Permintaan mobil listrik di Indonesia tinggi, perlu infrastruktur dan subsidi

Data pangsa pasar mobil listrik di dunia yang ditampilkan dalam webinar Indonesia Data and Economic Conference (IDE) Katadata 2022 dengan tema “The Future of Automotive and Mobility”, Rabu (6/4), menunjukkan peningkatan dari tahun ke tahun. (Foto: Hartatik)

Jakarta – Di Indonesia, pembelian mobil listrik berpotensi naik dua kali lipat. Tren kendaraan listrik semakin berkembang seiring meningkatnya pengetahuan masyarakat mengenai energi hijau yang ramah lingkungan. Hal tersebut disampaikan Chief Operating Officer Hyundai Motor Asia Pacific, Lee Kang Hyun dalam webinar Indonesia Data and Economic Conference (IDE) Katadata 2022 dengan tema “The Future of Automotive and Mobility”, Rabu (6/4).

Menurutnya, peningkatan penjualan mobil listrik di dunia sangat signifikan. Tahun lalu saja terjual 6 juta unit, atau 110 persen dibandingkan tahun sebelumnya. Dijelaskan bahwa perkembangan mobil listrik di dunia tidak terlepas dengan dukungan pemerintah negara setempat berupa kebijakan subsidi pembelian mobil listrik.

“Tiap negara memberi subsidi kepada pembeli mobil listrik. Kita mau tidak mau arahnya ke mobil listrik untuk masa depan,” imbuhnya.

Harga mobil listrik masih mahal

Namun, lanjut Lee, tantangan utama dalam penjualan mobil listrik adalah harga mobil. Meski konsumen tertarik dengan mobil listrik yang ramah lingkungan, namun harganya masih jauh lebih mahal dibandingkan dengan harga unit mobil berbahan bakar fosil. Masih tingginya harga mobil listrik dipengaruhi harga baterai, sebab sekitar 35-40 persen dari harga mobil merupakan harga komponen baterai.

“Dulu harga baterai di level 150 dolar AS per kWh. Harga pasar baterai saat ini 135 dolar per kWh. Kalau pada 2024 dan 2025 harga baterai bisa turun menjadi 90-100 dolar AS per kWh, maka akan mempengaruhi harga mobil. Ini membantu konsumen saat memilih mobil listrik,” jelas Lee.

★ ★ ★

▸ LATIHAN SINGKAT 1:
Jawab pertanyaan tentang artikel mobil listrik ini:
(a) Berapa unit mobil listrik yang terjual di dunia tahun lalu?
(b) Berapa persen harga mobil berasal dari harga komponen baterai?
(c) Berapa harga pasar baterai saat ini per kWh?
▸ LATIHAN SINGKAT 2:
Apakah setiap pernyataan berikut sesuai dengan artikel mobil listrik? Jawab ya atau tidak, lalu kutip kata-kata artikel yang menentukannya.
(a) Lee Kang Hyun menjabat sebagai Chief Operating Officer Hyundai Motor Asia Pacific.
(b) Harga mobil listrik lebih murah daripada mobil berbahan bakar fosil.
(c) Webinar tersebut berlangsung pada hari Jumat.
▸ LATIHAN SINGKAT 3: Lanjutkan artikel mobil listrik ini mulai sesudah kalimat terakhirnya.
Catatan berikut merupakan bahan tersendiri yang terpisah dari artikel mobil listrik.

(Data yang Terkumpul)
★ ★ ★

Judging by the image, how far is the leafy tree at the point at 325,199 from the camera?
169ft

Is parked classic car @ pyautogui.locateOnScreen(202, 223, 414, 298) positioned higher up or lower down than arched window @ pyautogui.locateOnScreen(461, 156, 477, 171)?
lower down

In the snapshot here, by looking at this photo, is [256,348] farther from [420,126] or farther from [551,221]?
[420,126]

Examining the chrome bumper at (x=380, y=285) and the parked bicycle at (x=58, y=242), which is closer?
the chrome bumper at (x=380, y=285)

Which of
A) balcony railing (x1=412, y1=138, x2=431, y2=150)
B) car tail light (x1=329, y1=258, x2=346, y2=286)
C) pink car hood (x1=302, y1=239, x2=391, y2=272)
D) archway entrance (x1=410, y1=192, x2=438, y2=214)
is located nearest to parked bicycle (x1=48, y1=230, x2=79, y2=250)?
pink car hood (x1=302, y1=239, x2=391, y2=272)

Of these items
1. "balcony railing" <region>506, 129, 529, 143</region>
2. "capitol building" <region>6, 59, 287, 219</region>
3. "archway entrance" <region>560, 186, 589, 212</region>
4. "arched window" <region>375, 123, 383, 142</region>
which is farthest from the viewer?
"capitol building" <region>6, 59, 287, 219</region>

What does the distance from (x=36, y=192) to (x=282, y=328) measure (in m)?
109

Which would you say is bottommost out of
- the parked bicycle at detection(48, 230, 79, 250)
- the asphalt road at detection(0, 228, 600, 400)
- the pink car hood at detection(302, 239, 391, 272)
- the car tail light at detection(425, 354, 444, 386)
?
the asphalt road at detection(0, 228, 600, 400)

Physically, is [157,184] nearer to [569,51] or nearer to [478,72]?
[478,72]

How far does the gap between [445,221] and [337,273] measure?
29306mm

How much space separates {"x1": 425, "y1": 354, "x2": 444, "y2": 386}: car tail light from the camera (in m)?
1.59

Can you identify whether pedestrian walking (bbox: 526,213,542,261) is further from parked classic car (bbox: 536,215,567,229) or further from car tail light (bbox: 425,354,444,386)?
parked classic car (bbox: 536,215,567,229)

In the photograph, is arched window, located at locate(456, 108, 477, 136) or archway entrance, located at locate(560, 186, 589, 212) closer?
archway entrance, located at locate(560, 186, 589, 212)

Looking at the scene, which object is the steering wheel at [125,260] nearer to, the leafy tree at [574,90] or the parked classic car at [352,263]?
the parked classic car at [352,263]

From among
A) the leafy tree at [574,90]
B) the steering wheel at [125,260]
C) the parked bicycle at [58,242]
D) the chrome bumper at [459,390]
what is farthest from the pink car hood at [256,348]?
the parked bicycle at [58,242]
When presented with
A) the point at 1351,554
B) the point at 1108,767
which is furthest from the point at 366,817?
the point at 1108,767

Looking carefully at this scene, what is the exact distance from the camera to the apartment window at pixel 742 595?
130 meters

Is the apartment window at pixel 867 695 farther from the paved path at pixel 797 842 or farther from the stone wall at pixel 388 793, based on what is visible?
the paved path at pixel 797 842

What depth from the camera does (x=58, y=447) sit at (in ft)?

★ ★ ★

▸ JAWABAN AKHIR 1:
(a) 6 juta unit.
(b) Sekitar 35-40 persen.
(c) 135 dolar per kWh.

▸ JAWABAN AKHIR 2:
(a) Ya: "Chief Operating Officer Hyundai Motor Asia Pacific, Lee Kang Hyun".
(b) Tidak: "harganya masih jauh lebih mahal dibandingkan dengan harga unit mobil berbahan bakar fosil".
(c) Tidak: "Rabu (6/4)".

▸ JAWABAN AKHIR 3:
Di Indonesia, kata Lee, pemerintah tidak memberi subsidi mobil listrik. Meski demikian, Indonesia memiliki sumber daya alam berupa nikel yang dibutuhkan untuk baterai. Indonesia hampir menguasai 30% nikel secara global. Ia optimistis Indonesia yang fokus pada pengembangan industri hulu hingga hilir menjadikan Indonesia bisa memasuki fase untuk menggunakan baterai litium sebagai komponen utama kendaraan listrik di masa depan.

Selain harga mobil, menurut Lee, tantangan penjualan mobil listrik adalah stasiun pengisian baterai. Untuk itu, Hyundai melakukan kolaborasi dengan Perusahaan Listrik Negara (PLN) dengan memasang stasiun pengisian baterai di tol. Bahkan dalam rangka G20, sudah hadir stasiun pengisian baterai di Bali. (Hartatik)

Foto banner: Paris, Perancis, 2 Oktober 2018: Hyundai IONIQ listrik putih di Mondial Paris Motor Show mobil ramah lingkungan yang diproduksi oleh produsen otomotif Korea Selatan Hyundai. (Grzegorz Czapski/shutterstock.com)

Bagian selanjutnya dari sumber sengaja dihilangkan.